• [TEXT EXCERPT]:
══════

- Born: 24 April 1930 Santiago, Chile
- Occupation: Geneticist
- Awards: Guggenheim Fellowship (1970)

Academic background
- Alma mater: University of Chile

Academic work
- Discipline: Genetics
- Sub-discipline: Drosophila
- Institutions: University of Chile

= Susi Koref-Santibañez =

Chilean geneticist (born 1930)

Susi Koref-Santibañez (born 24 April 1930) is a Chilean geneticist. She is a 1970 Guggenheim Fellow and has worked at the University of Chile in research and teaching positions.

==Life and career==
Susi Koref-Santibañez born on 24 April 1930 in Santiago, Chile. She was educated at the University of Chile Faculty of Medicine, where she obtained an MD in 1954.

Having become an assistant in biology at the University of Chile Faculty of Medicine in 1950, she remained in the position after obtaining her MD. She was promoted to research associate in 1966. She also became an associate professor in 1964. She later served as the subrogate director of the university's Department of Genetics and Biology from 1969 to 1970. She earned several grants for her academic research, including from the British Council (1957), the University of Chile (1958–1959); the International Atomic Energy Agency (1966), and the government of Italy (1967).

══════

• [LISTED ENTRIES]:
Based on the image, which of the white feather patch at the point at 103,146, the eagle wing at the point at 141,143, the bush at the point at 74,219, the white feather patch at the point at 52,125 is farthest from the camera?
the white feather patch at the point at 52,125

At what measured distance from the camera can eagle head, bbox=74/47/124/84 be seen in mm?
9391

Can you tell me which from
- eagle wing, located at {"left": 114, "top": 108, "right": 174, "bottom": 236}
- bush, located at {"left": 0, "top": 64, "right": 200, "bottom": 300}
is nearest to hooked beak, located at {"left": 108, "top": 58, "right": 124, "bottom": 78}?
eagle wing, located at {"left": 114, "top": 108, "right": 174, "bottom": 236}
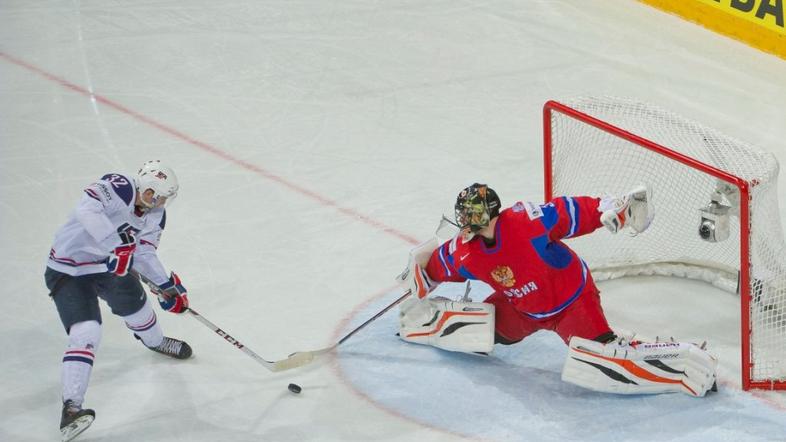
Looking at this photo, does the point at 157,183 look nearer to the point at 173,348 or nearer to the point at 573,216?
the point at 173,348

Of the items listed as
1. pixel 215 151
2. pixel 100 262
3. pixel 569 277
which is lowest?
pixel 215 151

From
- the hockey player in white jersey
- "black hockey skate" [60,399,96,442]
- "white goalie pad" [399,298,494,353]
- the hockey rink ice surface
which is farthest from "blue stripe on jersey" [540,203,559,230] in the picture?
"black hockey skate" [60,399,96,442]

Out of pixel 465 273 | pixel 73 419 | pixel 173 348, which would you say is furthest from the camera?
pixel 173 348

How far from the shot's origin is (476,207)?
3.82 meters

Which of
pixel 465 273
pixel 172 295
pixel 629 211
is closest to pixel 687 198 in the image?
pixel 629 211

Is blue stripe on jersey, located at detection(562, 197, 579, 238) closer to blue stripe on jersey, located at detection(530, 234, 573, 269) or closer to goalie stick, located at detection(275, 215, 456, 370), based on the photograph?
blue stripe on jersey, located at detection(530, 234, 573, 269)

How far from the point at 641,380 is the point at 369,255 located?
154 centimetres

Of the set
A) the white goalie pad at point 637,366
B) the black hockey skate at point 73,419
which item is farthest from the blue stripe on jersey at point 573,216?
A: the black hockey skate at point 73,419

══════

• [PARTS OF THE EXERCISE]:
1) In the article on Susi Koref-Santibañez, in what year was she promoted to research associate?
2) Proceed with the article on Susi Koref-Santibañez, picking up after its last sentence.
The listing plays no part here.

• [ANSWERS FOR THIS EXERCISE]:
1) 1966

2)
She was a recurring participant of the International Congress of Genetics, contributing to the Proceedings of the X, XI, and XII congresses of 1958, 1963, and 1968. In 1970, she was awarded a Guggenheim Fellowship "for a study of behavior and population genetics of Drosophila". She revised Akademische Verlagsgesellschaft's 1990 edition of Jean-Baptiste Lamarck's Philosophie zoologique.

In her book Mujeres chilenas, Sonia Montecino cited her as a pioneer in Chile women scientists. In 1993, William R. Rice and Ellen E. Hostert cited her and C. H. Waddington's 1958 article on an experiment of inbreeding of Drosophila melanogaster as an example of sampling drift.